Provided records
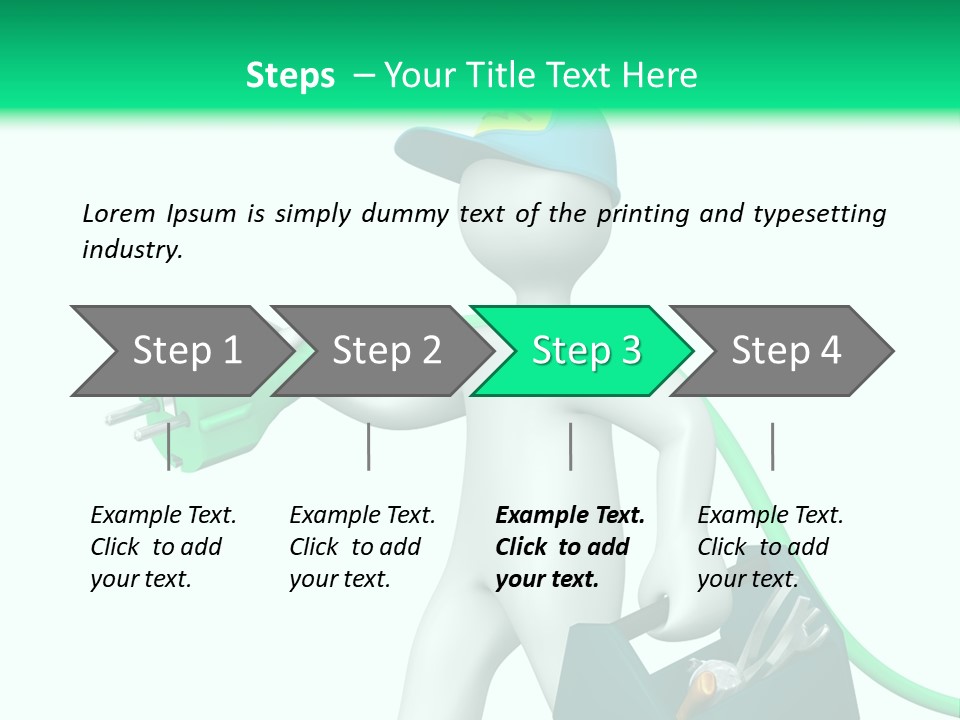 Steps – Your Title Text Here

Lorem Ipsum is simply dummy text of the printing and typesetting industry.

Step 1

Step 2

Step 3

Step 4

Example Text. Click to add your text.

Example Text. Click to add your text.

Example Text. Click to add your text.

Example Text. Click to add your text.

Task requirements
With the pictures left out, return all the material above exactly.

Response
 Steps – Your Title Text Here

Lorem Ipsum is simply dummy text of the printing and typesetting industry.

Step 1

Step 2

Step 3

Step 4

Example Text. Click to add your text.

Example Text. Click to add your text.

Example Text. Click to add your text.

Example Text. Click to add your text.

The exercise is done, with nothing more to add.